SPIDER-MAN: FAR FROM HOME – A HOME RUN

 

AUDIO PODCAST OPTION OF SPIDER-MAN: FAR FROM HOME REVIEW

SHORT TAKE:

Terrific newest contribution to the Marvel cinematic Universe, FFH is supposedly the last movie of Phase III which began in 2008 with Ironman. It is also the third of, hopefully, many more Marvel-version Spider-Man movies, its quality credited as much to the perpetually youthful and delightfully appealing Tom Holland version of Peter Parker as it is to the clever writing, great music and amazing special effects.

WHO SHOULD GO:

With some cautions, pretty much anyone. But be advised, while the story is clean and the romances innocently portrayed, there is a bit of language, and the violence, while cartoonish, is often intense and could frighten very young children.

** Extracted data **
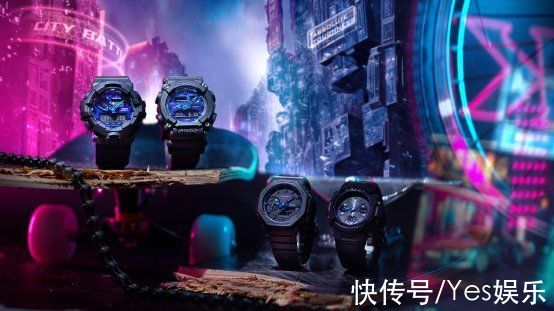 坚韧不止,赛博制霸!2021 G-SHOCK CITY BATTLE炫酷来袭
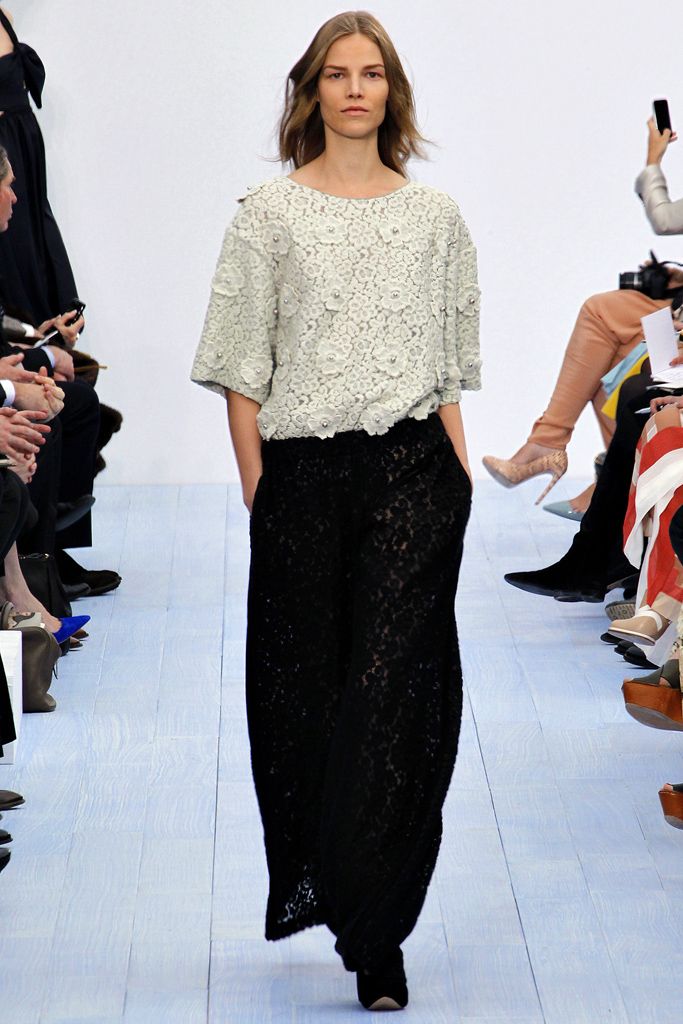 Chloé F/W 12 Look 211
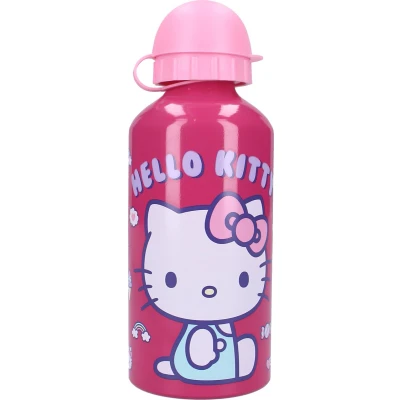 Afbeelding van Hello Kitty Really Refreshing Drinkfles Roze 500ml Schoolbeker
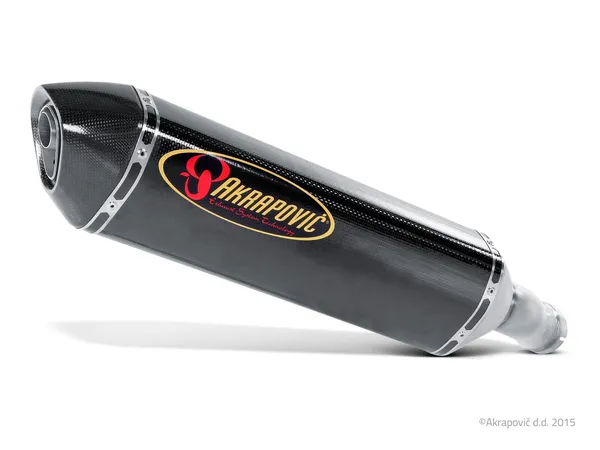 Silencieux Akrapovic Slip-On Line Yamaha FZS 1000 2006-2015 Carbone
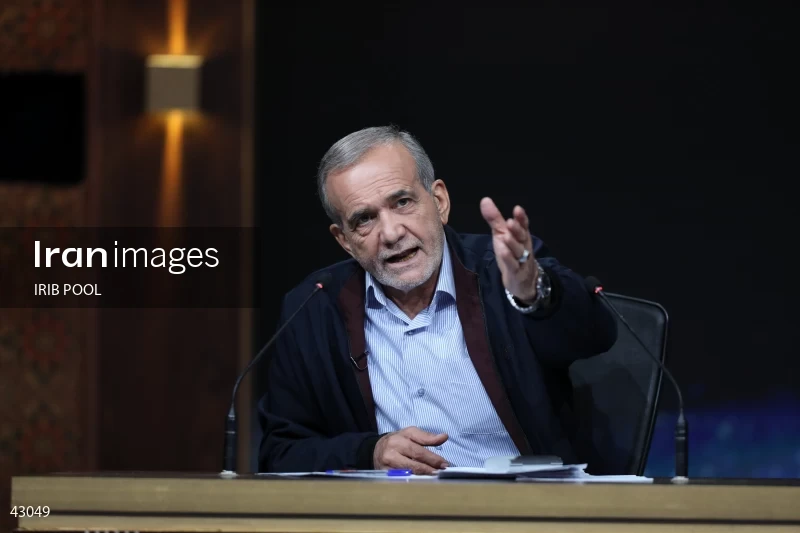 14th Iranian Presidential Election - First election debate of the second round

** What you will do **
Extend the Spider-Man: Far From Home review, starting immediately after its final sentence. The listing has no connection to the Spider-Man: Far From Home review.

** Answer box **
LONG TAKE:

What if super powers and access to billions of dollars of tech were given to a kid – a really great and very intelligent kid who was humble and wanted to do the right thing but still was – a kid. You’d have Spider-Man: Far From Home. Spider-Man: FFH is one of the best coming of age stories I’ve ever seen – coming of age, as in a youth being faced with circumstances that allow or force him to step from the safe confines of childhood out into the deeper, more treacherous waters of adulthood.

Although the movie stands firmly on its own, the more Marvel genre films (including TV’s Agents of Shield) since 2008’s Ironman, with which you are familiar and the more you know about Marvel, the more you will enjoy Spider-Man: FFH.  Visual, verbal and circumstantial homages to that larger universe abound.

SPOILERS FOR FFH AND OTHER MARVEL MOVIES (mostly referential but I don’t want to ruin anything for anyone – so be warned)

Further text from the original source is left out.